▶ _AIM OF THE EXERCISE_:
Reproduce the entries verbatim, beginning with the very first line and stopping after the line that contains "12.6 metres".

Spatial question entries

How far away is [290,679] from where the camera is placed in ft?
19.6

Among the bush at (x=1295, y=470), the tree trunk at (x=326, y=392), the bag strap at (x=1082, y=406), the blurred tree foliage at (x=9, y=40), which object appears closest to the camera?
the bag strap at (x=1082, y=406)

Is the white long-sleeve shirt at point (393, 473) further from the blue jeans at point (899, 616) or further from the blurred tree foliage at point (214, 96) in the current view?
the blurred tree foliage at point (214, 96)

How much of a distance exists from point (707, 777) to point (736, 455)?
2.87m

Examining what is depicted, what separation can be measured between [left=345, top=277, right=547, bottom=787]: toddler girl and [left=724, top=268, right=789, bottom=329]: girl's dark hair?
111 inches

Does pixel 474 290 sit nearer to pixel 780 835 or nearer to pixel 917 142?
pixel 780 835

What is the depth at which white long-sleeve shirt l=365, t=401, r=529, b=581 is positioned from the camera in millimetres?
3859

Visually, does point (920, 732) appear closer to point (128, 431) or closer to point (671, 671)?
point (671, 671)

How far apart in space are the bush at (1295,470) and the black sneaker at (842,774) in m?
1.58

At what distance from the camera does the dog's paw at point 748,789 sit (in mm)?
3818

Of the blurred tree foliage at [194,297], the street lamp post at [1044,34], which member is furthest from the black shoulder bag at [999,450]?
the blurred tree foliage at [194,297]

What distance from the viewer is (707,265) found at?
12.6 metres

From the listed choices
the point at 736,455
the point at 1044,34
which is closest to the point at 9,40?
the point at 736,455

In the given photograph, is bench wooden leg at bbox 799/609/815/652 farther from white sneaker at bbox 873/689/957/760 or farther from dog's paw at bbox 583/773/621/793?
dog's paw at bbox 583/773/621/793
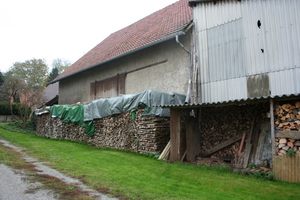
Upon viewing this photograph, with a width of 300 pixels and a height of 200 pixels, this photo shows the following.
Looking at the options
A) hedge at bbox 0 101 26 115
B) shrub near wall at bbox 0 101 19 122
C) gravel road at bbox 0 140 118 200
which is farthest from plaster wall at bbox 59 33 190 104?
shrub near wall at bbox 0 101 19 122

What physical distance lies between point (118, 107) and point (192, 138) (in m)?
3.59

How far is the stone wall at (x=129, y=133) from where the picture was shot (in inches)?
365

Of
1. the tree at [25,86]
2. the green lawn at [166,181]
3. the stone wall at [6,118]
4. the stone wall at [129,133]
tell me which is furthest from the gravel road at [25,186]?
the stone wall at [6,118]

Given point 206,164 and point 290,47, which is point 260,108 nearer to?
point 290,47

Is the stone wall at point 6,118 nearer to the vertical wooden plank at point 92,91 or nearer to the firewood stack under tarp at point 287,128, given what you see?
the vertical wooden plank at point 92,91

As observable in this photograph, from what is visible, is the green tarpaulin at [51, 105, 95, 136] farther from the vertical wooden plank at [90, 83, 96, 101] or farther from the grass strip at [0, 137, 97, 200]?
the grass strip at [0, 137, 97, 200]

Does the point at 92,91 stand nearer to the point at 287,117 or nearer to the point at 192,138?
the point at 192,138

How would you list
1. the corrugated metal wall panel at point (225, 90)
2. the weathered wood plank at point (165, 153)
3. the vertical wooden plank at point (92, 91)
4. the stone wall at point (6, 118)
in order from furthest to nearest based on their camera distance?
the stone wall at point (6, 118), the vertical wooden plank at point (92, 91), the corrugated metal wall panel at point (225, 90), the weathered wood plank at point (165, 153)

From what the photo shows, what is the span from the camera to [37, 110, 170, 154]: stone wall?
9.27 metres

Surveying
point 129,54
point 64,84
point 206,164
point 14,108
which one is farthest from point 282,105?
point 14,108

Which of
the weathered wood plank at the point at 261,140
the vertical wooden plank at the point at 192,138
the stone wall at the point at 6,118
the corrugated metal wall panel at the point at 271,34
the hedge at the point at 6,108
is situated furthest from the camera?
the stone wall at the point at 6,118

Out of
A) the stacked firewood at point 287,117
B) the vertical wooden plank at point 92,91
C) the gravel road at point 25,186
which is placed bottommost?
the gravel road at point 25,186

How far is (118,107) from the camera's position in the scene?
35.6 feet

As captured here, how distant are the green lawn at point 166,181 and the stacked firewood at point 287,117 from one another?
1.44m
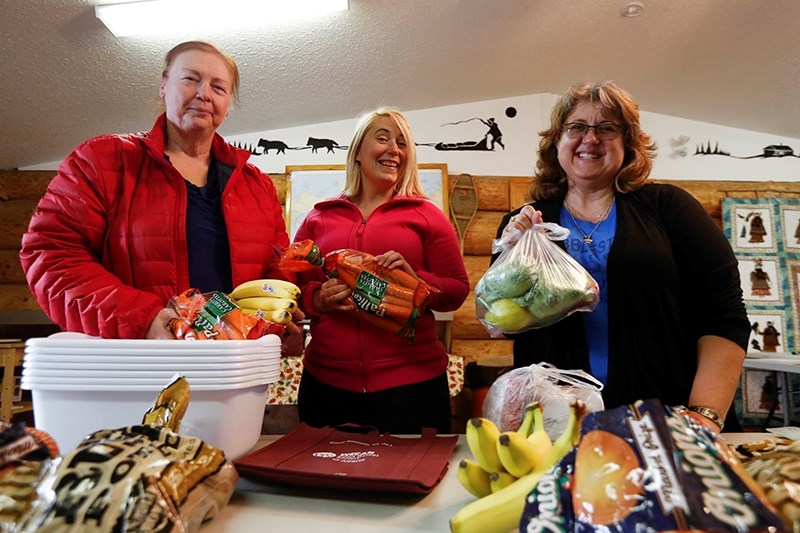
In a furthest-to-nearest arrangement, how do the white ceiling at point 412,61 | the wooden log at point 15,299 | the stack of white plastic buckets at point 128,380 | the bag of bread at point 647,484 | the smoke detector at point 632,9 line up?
the wooden log at point 15,299 < the smoke detector at point 632,9 < the white ceiling at point 412,61 < the stack of white plastic buckets at point 128,380 < the bag of bread at point 647,484

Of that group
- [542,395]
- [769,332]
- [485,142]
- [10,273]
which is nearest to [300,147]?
[485,142]

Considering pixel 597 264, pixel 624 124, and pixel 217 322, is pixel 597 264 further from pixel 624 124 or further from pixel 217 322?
pixel 217 322

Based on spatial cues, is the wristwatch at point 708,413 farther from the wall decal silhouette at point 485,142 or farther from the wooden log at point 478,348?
the wall decal silhouette at point 485,142

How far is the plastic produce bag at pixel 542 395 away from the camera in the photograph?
33.3 inches

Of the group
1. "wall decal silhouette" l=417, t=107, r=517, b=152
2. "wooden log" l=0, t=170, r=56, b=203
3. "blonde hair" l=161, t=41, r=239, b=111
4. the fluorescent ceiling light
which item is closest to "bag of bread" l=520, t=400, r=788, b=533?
"blonde hair" l=161, t=41, r=239, b=111

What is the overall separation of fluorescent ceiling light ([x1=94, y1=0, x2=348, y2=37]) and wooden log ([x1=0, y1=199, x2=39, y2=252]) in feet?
7.36

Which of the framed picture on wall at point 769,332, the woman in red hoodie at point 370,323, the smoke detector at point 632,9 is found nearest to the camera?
the woman in red hoodie at point 370,323

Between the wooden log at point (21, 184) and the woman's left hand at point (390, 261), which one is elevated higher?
the wooden log at point (21, 184)

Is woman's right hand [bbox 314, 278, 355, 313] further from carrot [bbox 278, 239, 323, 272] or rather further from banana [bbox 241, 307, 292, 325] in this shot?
banana [bbox 241, 307, 292, 325]

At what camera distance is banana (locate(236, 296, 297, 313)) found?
2.97 feet

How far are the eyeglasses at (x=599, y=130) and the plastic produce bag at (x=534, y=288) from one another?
0.96 feet

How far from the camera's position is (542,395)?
880 millimetres

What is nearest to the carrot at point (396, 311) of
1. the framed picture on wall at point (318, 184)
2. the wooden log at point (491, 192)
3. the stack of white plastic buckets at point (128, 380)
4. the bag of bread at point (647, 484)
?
the stack of white plastic buckets at point (128, 380)

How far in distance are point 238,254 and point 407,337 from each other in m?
0.49
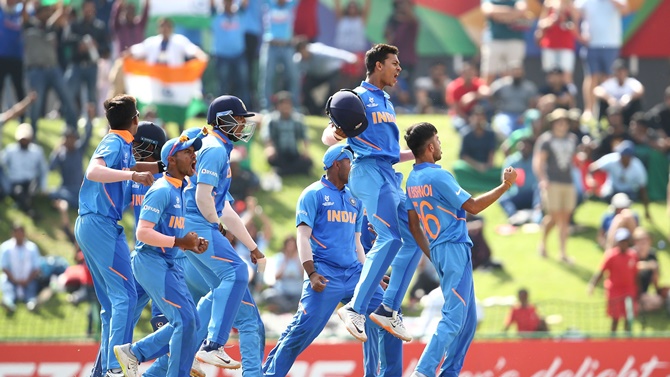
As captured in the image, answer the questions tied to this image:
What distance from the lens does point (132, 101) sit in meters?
11.1

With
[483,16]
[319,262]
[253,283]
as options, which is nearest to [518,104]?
[483,16]

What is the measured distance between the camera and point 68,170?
21250 mm

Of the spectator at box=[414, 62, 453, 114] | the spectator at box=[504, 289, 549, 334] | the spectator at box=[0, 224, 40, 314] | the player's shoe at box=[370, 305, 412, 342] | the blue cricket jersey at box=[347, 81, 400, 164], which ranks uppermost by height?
the blue cricket jersey at box=[347, 81, 400, 164]

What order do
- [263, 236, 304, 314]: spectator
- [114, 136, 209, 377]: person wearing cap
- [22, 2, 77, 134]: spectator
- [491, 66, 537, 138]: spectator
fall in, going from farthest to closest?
[491, 66, 537, 138]: spectator, [22, 2, 77, 134]: spectator, [263, 236, 304, 314]: spectator, [114, 136, 209, 377]: person wearing cap

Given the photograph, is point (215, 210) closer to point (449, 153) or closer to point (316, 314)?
point (316, 314)

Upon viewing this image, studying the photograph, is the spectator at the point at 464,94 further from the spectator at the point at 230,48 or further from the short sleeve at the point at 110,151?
the short sleeve at the point at 110,151

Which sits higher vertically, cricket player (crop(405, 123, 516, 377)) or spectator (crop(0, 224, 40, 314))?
cricket player (crop(405, 123, 516, 377))

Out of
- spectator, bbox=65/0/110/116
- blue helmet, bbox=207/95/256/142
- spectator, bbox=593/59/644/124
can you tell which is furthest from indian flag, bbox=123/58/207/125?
blue helmet, bbox=207/95/256/142

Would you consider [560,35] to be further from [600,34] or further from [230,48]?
[230,48]

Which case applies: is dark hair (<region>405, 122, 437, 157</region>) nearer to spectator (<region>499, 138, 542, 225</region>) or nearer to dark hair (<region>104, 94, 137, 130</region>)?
dark hair (<region>104, 94, 137, 130</region>)

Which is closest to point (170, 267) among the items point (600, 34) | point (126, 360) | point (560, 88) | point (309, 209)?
point (126, 360)

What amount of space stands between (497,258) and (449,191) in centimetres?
1003

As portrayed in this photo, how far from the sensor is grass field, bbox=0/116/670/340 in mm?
17875

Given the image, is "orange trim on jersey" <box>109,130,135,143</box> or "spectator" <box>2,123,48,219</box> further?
"spectator" <box>2,123,48,219</box>
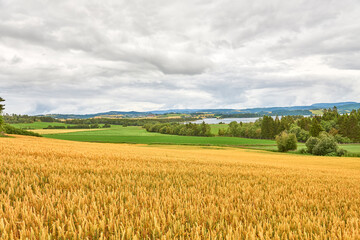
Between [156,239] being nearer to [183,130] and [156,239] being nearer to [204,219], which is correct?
[204,219]

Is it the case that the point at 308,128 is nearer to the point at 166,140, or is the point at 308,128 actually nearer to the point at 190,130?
the point at 190,130

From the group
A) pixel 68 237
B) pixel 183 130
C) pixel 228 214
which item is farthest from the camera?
pixel 183 130

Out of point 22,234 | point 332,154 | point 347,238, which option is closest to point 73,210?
point 22,234

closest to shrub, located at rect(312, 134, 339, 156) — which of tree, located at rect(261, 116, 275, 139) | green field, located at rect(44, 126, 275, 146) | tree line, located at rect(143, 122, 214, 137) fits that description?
green field, located at rect(44, 126, 275, 146)

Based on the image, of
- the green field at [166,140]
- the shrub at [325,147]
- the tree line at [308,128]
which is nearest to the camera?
the shrub at [325,147]

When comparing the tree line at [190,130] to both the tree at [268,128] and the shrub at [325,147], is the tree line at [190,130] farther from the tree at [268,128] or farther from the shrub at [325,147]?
the shrub at [325,147]

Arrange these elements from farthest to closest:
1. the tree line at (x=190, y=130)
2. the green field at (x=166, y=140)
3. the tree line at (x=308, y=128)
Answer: the tree line at (x=190, y=130)
the tree line at (x=308, y=128)
the green field at (x=166, y=140)

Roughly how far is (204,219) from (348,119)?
129406 mm

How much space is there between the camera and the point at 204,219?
277cm

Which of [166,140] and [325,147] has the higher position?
[325,147]

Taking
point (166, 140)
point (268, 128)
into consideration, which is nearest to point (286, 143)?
point (166, 140)

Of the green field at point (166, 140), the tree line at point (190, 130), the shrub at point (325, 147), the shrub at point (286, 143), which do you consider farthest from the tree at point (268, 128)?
the shrub at point (325, 147)

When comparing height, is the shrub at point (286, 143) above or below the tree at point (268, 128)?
below

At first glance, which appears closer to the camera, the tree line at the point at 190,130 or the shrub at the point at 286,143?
the shrub at the point at 286,143
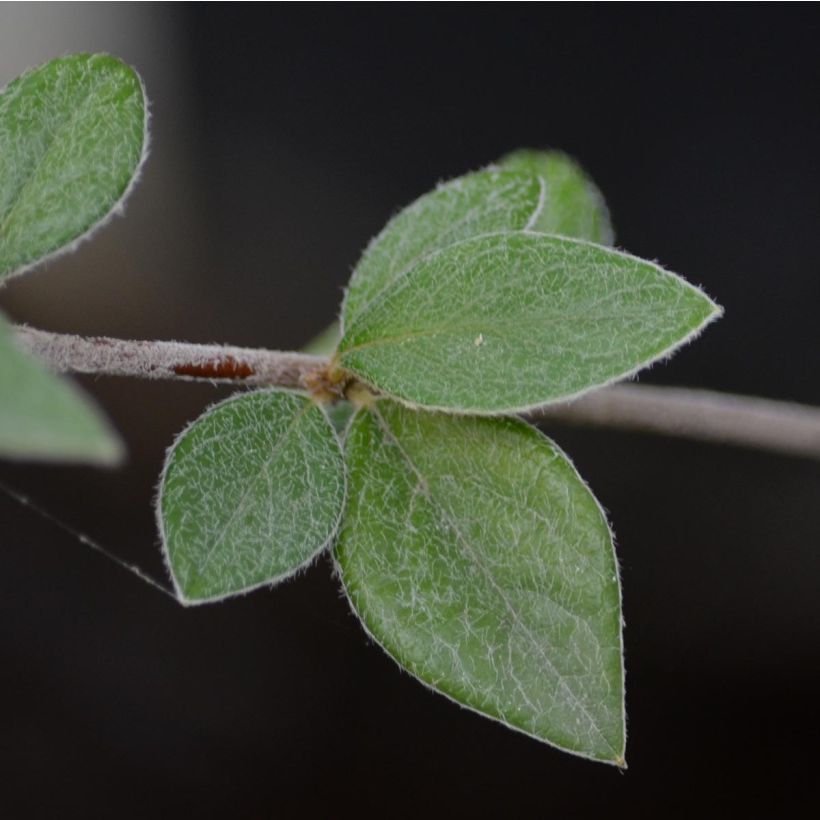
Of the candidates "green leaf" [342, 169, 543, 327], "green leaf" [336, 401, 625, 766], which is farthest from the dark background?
"green leaf" [336, 401, 625, 766]

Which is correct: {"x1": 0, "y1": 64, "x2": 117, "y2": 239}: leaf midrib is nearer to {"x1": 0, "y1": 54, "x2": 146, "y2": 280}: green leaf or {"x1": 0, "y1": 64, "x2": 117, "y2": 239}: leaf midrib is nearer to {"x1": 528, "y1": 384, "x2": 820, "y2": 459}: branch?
{"x1": 0, "y1": 54, "x2": 146, "y2": 280}: green leaf

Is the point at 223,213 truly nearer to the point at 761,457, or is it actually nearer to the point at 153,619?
the point at 153,619

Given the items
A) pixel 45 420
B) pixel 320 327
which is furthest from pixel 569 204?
pixel 320 327

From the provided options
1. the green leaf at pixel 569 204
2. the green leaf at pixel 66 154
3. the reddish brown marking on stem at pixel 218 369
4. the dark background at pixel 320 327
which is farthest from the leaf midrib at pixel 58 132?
the dark background at pixel 320 327

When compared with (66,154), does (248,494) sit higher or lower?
lower

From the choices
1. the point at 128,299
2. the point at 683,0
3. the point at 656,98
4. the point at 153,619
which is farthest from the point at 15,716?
the point at 683,0

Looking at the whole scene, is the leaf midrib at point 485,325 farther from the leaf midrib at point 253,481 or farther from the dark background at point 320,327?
the dark background at point 320,327

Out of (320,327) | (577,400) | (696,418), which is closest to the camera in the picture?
(577,400)

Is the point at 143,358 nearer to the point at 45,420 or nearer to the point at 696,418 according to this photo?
the point at 45,420
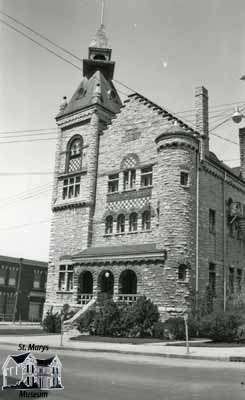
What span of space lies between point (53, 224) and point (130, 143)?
34.0 ft

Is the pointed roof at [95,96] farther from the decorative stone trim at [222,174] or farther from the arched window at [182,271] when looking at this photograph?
the arched window at [182,271]

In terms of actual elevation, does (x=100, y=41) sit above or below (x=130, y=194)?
above

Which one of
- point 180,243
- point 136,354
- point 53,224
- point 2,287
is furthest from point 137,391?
point 2,287

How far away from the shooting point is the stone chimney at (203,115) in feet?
108

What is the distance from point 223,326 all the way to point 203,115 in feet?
57.1

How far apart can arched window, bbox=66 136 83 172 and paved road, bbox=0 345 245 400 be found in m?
25.2

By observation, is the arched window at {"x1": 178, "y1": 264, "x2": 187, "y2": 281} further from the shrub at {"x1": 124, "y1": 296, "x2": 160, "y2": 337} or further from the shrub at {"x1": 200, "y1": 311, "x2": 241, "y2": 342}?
the shrub at {"x1": 200, "y1": 311, "x2": 241, "y2": 342}

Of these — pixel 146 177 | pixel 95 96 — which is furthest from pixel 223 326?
pixel 95 96

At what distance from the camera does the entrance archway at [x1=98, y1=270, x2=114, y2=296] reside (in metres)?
31.8

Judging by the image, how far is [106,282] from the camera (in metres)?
33.4

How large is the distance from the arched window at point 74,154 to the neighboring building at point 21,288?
2367cm

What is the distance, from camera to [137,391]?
9.12 m

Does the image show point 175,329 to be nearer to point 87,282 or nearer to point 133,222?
point 133,222

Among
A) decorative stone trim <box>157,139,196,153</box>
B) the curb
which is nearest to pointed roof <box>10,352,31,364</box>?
the curb
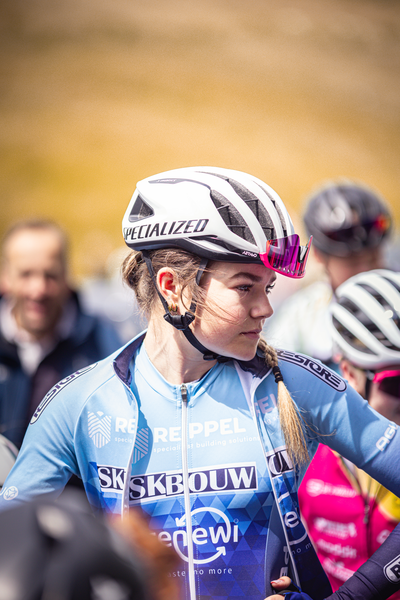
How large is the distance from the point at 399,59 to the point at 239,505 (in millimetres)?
18186

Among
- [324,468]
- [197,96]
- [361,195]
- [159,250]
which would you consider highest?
[197,96]

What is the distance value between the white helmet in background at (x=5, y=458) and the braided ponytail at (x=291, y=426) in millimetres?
1207

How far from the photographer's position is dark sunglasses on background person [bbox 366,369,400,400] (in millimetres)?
2441

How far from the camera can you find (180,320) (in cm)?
180

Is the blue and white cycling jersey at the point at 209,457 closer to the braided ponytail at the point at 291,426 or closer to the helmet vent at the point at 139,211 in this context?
the braided ponytail at the point at 291,426

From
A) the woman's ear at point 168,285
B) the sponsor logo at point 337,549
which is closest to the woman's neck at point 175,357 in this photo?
the woman's ear at point 168,285

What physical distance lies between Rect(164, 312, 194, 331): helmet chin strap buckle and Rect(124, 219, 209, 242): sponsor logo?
29 cm

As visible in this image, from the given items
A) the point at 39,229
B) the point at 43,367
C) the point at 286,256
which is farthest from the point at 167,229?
the point at 39,229

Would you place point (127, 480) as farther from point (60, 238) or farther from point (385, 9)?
point (385, 9)

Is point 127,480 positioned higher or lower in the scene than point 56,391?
lower

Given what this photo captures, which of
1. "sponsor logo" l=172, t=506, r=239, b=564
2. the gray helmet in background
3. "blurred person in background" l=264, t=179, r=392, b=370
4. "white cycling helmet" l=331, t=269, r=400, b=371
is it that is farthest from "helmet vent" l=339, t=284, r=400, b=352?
the gray helmet in background

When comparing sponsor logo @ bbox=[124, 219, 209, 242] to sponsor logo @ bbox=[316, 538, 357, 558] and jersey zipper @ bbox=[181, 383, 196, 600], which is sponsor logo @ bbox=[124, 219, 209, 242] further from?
sponsor logo @ bbox=[316, 538, 357, 558]

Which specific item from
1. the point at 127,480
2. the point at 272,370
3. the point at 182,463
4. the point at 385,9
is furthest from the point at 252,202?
the point at 385,9

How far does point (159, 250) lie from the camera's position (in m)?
1.87
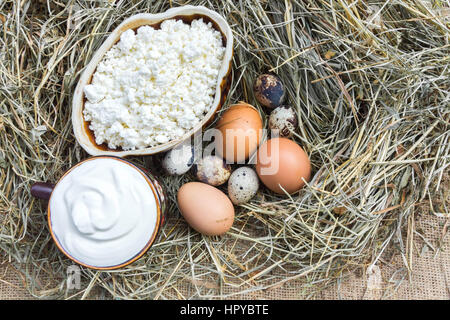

▶ _EXPECTED ANSWER_:
How far away is [290,679] from where the camera is placed in ft?
19.6

Among the bush at (x=1295, y=470), the tree trunk at (x=326, y=392), the bag strap at (x=1082, y=406), the blurred tree foliage at (x=9, y=40), which object appears closest to the camera?
the bag strap at (x=1082, y=406)

Is the white long-sleeve shirt at point (393, 473) further from the blue jeans at point (899, 616) or further from the blurred tree foliage at point (214, 96) in the current view?
the blurred tree foliage at point (214, 96)

How much of a distance exists from point (707, 777) to point (736, 455)?
2.87m

Examining what is depicted, what separation can be measured between [left=345, top=277, right=547, bottom=787]: toddler girl and [left=724, top=268, right=789, bottom=329]: girl's dark hair?
111 inches

Does pixel 474 290 sit nearer to pixel 780 835 or nearer to pixel 917 142?
pixel 780 835

What is the depth at which white long-sleeve shirt l=365, t=401, r=529, b=581 is positioned from the camera in millimetres?
3859

Visually, does point (920, 732) appear closer to point (128, 431) or closer to point (671, 671)?
point (671, 671)

How far apart in space are the bush at (1295,470) and the black sneaker at (842,774) in m?
1.58

At what distance from the camera does the dog's paw at point 748,789 sit (in mm)?
3818

Of the blurred tree foliage at [194,297], the street lamp post at [1044,34], which member is furthest from the black shoulder bag at [999,450]?
the blurred tree foliage at [194,297]

What distance from the viewer is (707,265) found at?
12.6 metres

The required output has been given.